— START OF Records to process —

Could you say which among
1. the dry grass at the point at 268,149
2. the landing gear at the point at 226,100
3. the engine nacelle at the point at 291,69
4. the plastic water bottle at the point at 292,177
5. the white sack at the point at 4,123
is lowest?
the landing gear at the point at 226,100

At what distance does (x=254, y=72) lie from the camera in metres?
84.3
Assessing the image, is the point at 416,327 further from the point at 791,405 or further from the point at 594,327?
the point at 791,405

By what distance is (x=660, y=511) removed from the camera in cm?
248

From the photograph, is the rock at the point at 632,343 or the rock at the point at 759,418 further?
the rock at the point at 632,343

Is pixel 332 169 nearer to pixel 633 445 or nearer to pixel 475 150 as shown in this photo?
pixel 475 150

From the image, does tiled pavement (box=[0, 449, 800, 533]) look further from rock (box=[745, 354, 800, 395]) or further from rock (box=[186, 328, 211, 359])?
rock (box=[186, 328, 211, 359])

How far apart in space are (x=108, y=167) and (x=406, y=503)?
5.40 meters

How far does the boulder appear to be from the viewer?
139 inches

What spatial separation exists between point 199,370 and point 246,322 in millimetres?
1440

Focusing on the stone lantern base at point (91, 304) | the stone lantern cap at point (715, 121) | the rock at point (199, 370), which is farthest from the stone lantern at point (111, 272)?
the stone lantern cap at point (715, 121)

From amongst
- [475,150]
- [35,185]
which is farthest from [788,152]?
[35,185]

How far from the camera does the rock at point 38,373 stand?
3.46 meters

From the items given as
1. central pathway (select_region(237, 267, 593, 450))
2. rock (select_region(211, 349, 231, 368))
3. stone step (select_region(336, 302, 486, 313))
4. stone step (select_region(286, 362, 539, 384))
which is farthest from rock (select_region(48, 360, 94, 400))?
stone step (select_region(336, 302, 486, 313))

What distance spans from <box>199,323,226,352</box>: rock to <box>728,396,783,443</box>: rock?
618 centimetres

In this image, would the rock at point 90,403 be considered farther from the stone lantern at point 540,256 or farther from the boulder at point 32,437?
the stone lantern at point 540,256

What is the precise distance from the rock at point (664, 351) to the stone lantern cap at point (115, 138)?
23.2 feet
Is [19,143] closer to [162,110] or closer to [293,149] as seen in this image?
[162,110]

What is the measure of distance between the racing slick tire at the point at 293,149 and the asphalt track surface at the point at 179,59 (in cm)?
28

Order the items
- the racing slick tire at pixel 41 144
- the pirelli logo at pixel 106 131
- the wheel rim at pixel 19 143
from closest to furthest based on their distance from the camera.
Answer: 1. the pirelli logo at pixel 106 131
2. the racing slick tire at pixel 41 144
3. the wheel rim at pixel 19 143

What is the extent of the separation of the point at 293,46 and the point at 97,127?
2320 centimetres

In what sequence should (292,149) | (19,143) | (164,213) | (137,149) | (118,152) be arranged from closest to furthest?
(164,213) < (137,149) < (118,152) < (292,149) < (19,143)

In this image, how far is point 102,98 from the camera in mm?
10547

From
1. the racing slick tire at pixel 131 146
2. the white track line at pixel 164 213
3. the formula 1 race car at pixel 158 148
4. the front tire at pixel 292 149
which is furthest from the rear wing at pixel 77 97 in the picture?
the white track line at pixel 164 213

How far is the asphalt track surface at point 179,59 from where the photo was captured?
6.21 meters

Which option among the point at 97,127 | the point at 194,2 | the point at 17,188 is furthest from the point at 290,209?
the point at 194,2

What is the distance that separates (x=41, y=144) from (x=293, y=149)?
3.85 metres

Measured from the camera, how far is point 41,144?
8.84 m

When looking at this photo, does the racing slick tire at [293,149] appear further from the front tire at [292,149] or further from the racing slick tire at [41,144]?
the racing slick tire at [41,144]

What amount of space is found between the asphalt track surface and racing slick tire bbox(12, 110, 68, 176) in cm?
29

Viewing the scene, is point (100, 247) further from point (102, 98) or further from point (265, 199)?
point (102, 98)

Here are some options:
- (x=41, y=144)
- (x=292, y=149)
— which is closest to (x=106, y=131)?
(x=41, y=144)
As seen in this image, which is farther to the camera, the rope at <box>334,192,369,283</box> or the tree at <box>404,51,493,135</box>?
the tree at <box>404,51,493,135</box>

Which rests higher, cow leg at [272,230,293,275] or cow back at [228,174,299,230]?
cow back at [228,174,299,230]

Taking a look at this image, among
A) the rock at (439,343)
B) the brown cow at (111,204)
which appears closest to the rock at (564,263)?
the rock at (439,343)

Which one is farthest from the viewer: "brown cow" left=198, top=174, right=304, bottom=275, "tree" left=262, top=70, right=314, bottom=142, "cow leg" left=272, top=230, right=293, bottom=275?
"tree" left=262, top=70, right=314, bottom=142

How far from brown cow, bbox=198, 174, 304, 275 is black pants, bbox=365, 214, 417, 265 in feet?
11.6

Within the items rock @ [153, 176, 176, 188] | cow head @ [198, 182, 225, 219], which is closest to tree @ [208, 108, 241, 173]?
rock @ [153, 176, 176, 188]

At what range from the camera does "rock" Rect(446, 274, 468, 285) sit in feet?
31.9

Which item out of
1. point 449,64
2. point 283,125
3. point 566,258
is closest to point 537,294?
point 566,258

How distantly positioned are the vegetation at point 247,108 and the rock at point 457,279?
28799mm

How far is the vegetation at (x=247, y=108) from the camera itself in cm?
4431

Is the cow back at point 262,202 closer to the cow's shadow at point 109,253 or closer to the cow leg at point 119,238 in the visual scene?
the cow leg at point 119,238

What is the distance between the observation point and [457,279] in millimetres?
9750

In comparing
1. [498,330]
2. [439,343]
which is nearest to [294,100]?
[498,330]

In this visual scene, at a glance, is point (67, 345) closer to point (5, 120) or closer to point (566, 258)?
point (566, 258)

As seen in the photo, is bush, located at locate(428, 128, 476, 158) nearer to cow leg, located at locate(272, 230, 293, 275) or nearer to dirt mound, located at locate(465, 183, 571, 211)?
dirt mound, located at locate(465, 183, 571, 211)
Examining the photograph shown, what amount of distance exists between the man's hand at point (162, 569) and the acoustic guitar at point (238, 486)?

— END OF Records to process —

Prompt »
Express every line of the entries above as a numbered list, omitting all blank lines.

Task response »
1. Could you say which among
2. 1. the dry grass at the point at 268,149
3. 2. the landing gear at the point at 226,100
4. 3. the engine nacelle at the point at 291,69
5. 4. the plastic water bottle at the point at 292,177
6. 5. the white sack at the point at 4,123
7. is lowest?
8. the landing gear at the point at 226,100
9. At what distance does (x=254, y=72) lie from the camera in metres?
10. 84.3
11. Assessing the image, is the point at 416,327 further from the point at 791,405 or further from the point at 594,327?
12. the point at 791,405
13. By what distance is (x=660, y=511) removed from the camera in cm?
14. 248
15. From the photograph, is the rock at the point at 632,343 or the rock at the point at 759,418 further?
16. the rock at the point at 632,343
17. Is pixel 332 169 nearer to pixel 633 445 or nearer to pixel 475 150 as shown in this photo?
18. pixel 475 150
19. From the image, does tiled pavement (box=[0, 449, 800, 533]) look further from rock (box=[745, 354, 800, 395]) or further from rock (box=[186, 328, 211, 359])?
20. rock (box=[186, 328, 211, 359])
21. How far apart in space are (x=108, y=167) and (x=406, y=503)?
22. 5.40 meters
23. How far does the boulder appear to be from the viewer?
24. 139 inches
25. What spatial separation exists between point 199,370 and point 246,322 in millimetres?
26. 1440
27. Focusing on the stone lantern base at point (91, 304) | the stone lantern cap at point (715, 121) | the rock at point (199, 370), which is farthest from the stone lantern at point (111, 272)?
28. the stone lantern cap at point (715, 121)
29. From amongst
30. - [475,150]
31. - [35,185]
32. which is farthest from [788,152]?
33. [35,185]
34. How far from the camera does the rock at point 38,373 stand?
35. 3.46 meters
36. From the items given as
37. 1. central pathway (select_region(237, 267, 593, 450))
38. 2. rock (select_region(211, 349, 231, 368))
39. 3. stone step (select_region(336, 302, 486, 313))
40. 4. stone step (select_region(286, 362, 539, 384))
41. which is farthest from rock (select_region(48, 360, 94, 400))?
42. stone step (select_region(336, 302, 486, 313))
43. What distance spans from <box>199,323,226,352</box>: rock to <box>728,396,783,443</box>: rock?
44. 618 centimetres
45. In this image, would the rock at point 90,403 be considered farther from the stone lantern at point 540,256 or farther from the boulder at point 32,437?
46. the stone lantern at point 540,256
47. What is the precise distance from the rock at point (664, 351) to the stone lantern cap at point (115, 138)?
48. 23.2 feet
49. Is [19,143] closer to [162,110] or closer to [293,149] as seen in this image?
50. [162,110]
51. What is the measure of distance between the racing slick tire at the point at 293,149 and the asphalt track surface at the point at 179,59 (in cm)?
52. 28
53. Order the items
54. - the racing slick tire at pixel 41 144
55. - the pirelli logo at pixel 106 131
56. - the wheel rim at pixel 19 143
57. from closest to furthest based on their distance from the camera.
58. Answer: 1. the pirelli logo at pixel 106 131
59. 2. the racing slick tire at pixel 41 144
60. 3. the wheel rim at pixel 19 143
61. What is the extent of the separation of the point at 293,46 and the point at 97,127?
62. 2320 centimetres
63. In what sequence should (292,149) | (19,143) | (164,213) | (137,149) | (118,152) be arranged from closest to furthest?
64. (164,213) < (137,149) < (118,152) < (292,149) < (19,143)
65. In this image, how far is point 102,98 from the camera in mm?
66. 10547
67. From
68. 1. the racing slick tire at pixel 131 146
69. 2. the white track line at pixel 164 213
70. 3. the formula 1 race car at pixel 158 148
71. 4. the front tire at pixel 292 149
72. which is furthest from the rear wing at pixel 77 97 in the picture?
73. the white track line at pixel 164 213
74. How far is the asphalt track surface at point 179,59 from where the photo was captured?
75. 6.21 meters
76. Which option among the point at 97,127 | the point at 194,2 | the point at 17,188 is furthest from the point at 290,209?
77. the point at 194,2
78. What is the distance that separates (x=41, y=144) from (x=293, y=149)?
79. 3.85 metres
80. Measured from the camera, how far is point 41,144?
81. 8.84 m
82. When looking at this photo, does the racing slick tire at [293,149] appear further from the front tire at [292,149] or further from the racing slick tire at [41,144]?
83. the racing slick tire at [41,144]
84. What amount of space is found between the asphalt track surface and racing slick tire bbox(12, 110, 68, 176) in cm?
85. 29
86. Viewing the scene, is point (100, 247) further from point (102, 98) or further from point (265, 199)?
87. point (102, 98)
88. Here are some options:
89. - (x=41, y=144)
90. - (x=292, y=149)
91. — which is closest to (x=106, y=131)?
92. (x=41, y=144)
93. As seen in this image, which is farther to the camera, the rope at <box>334,192,369,283</box> or the tree at <box>404,51,493,135</box>?
94. the tree at <box>404,51,493,135</box>
95. Which rests higher, cow leg at [272,230,293,275] or cow back at [228,174,299,230]?
96. cow back at [228,174,299,230]
97. Taking a look at this image, among
98. A) the rock at (439,343)
99. B) the brown cow at (111,204)
100. which appears closest to the rock at (564,263)?
101. the rock at (439,343)
102. Which one is farthest from the viewer: "brown cow" left=198, top=174, right=304, bottom=275, "tree" left=262, top=70, right=314, bottom=142, "cow leg" left=272, top=230, right=293, bottom=275?
103. "tree" left=262, top=70, right=314, bottom=142
104. How far from brown cow, bbox=198, 174, 304, 275 is black pants, bbox=365, 214, 417, 265 in feet?
105. 11.6
106. Within the items rock @ [153, 176, 176, 188] | cow head @ [198, 182, 225, 219], which is closest to tree @ [208, 108, 241, 173]?
107. rock @ [153, 176, 176, 188]
108. At what range from the camera does "rock" Rect(446, 274, 468, 285) sit in feet?
109. 31.9
110. Which item out of
111. 1. point 449,64
112. 2. point 283,125
113. 3. point 566,258
114. is closest to point 537,294?
115. point 566,258
116. How distantly positioned are the vegetation at point 247,108 and the rock at point 457,279?
117. 28799mm
118. How far is the vegetation at (x=247, y=108) from the camera itself in cm?
119. 4431
120. Is the cow back at point 262,202 closer to the cow's shadow at point 109,253 or closer to the cow leg at point 119,238 in the visual scene?
121. the cow leg at point 119,238
122. What is the distance between the observation point and [457,279] in millimetres?
123. 9750
124. In comparing
125. 1. [498,330]
126. 2. [439,343]
127. which is nearest to [294,100]?
128. [498,330]
129. In this visual scene, at a glance, is point (67, 345) closer to point (5, 120) or closer to point (566, 258)?
130. point (566, 258)
131. As seen in the photo, is bush, located at locate(428, 128, 476, 158) nearer to cow leg, located at locate(272, 230, 293, 275) or nearer to dirt mound, located at locate(465, 183, 571, 211)?
132. dirt mound, located at locate(465, 183, 571, 211)
133. Examining the photograph shown, what amount of distance exists between the man's hand at point (162, 569) and the acoustic guitar at point (238, 486)?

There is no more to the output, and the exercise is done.